The cantata's form is adopted from Alessandro Scarlatti's da capo aria form. It follows a recitative-aria-recitative-aria format. It is written for soprano voice in soprano clef accompanied by two violins and basso continuo.

===Recitativo===
The recitatives have a generally homophonic texture. The accompanying voices move in rhythmic and harmonic unison while the melodic line in the soprano voice remains most prominent.

The first recitative "Che vidi oh Ciel" is notated with a key signature of one flat and suggests to be in the key of d minor. The violins and basso continuo open in B-flat unison as the soprano joins on a B diminished chord. The soprano sings: "Heavens! Oh Heavens! Tirsi is languishing, and his face darkens with sorrow. Beside him, his faithful consort piteously expresses in a sad song the harsh pain in her heart, which arouses her bitter weeping. Or else, remaining silent, her glance seems to speak to him, saying "Are you leaving me and abandoning me?" The recitative continues with the minor feel and does not sound like d minor until the last six measures, showing clear cadential movement in the accompaniment to a half cadence.
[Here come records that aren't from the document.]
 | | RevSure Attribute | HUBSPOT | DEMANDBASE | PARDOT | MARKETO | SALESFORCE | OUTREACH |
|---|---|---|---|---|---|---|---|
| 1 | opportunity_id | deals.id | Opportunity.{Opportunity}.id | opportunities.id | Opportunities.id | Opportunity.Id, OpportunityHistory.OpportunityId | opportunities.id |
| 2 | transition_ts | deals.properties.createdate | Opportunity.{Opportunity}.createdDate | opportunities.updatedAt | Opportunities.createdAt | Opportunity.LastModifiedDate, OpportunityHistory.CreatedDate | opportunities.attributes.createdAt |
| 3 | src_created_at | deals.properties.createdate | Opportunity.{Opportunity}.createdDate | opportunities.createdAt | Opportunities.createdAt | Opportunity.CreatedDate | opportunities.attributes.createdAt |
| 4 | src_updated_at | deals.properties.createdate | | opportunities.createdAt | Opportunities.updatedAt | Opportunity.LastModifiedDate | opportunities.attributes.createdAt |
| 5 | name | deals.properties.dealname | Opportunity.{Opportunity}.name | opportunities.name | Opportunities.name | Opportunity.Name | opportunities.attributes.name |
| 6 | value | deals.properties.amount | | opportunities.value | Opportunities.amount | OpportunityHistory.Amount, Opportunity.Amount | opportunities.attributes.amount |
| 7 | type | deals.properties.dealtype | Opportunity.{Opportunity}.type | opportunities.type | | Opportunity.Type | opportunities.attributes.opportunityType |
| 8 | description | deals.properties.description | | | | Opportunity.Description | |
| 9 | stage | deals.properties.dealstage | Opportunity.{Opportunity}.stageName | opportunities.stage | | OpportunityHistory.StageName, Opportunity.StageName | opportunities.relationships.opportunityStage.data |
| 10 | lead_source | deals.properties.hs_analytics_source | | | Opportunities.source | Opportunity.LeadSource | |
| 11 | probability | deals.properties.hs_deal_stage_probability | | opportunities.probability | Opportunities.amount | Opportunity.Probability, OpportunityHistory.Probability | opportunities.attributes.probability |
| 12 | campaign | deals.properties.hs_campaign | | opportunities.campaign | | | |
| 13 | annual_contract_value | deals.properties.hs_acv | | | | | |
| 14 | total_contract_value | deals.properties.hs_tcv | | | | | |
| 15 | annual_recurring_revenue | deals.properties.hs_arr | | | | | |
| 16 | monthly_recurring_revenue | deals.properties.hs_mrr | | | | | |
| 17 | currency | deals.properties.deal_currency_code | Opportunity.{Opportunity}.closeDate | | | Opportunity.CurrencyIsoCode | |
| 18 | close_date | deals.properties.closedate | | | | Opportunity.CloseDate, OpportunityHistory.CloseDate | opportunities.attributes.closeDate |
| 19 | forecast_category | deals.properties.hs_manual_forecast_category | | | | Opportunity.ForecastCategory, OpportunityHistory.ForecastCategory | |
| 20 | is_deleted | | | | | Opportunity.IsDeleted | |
The second recitative "Priva del caro bene" also suggests a minor feel throughout even though the key signature reads as C major. There is no clear indication of key until it cadences the last two beats in D major. The soprano begins the recitative with the basso continuo, and the violins join in the 19th measure.

===Arias===
The arias are significantly longer than the recitatives and exhibit a polyphonic texture. They feature Lombard rhythms throughout, numerous written ornaments in the melody, and slow rate of harmonic change associated with the pre-Classical style.
Tonal center is more apparent in the arias than in the recitatives.

Both arias "Ben crudele" and "Se nube oscura" are examples of the da capo aria form. "Ben crudele" is in the key of C major, and "Se nube oscura" is in the key of B-flat major. Both arias have an A section which contains three ritornellos in the accompaniment answered by two statements and an embellished cadenza from the soprano. In "Ben crudele," the B section modulates to A minor and comprises two statements from the soloist. In "Se nuba oscura," the B section modulates to D minor with a meter change and slowing in rhythm.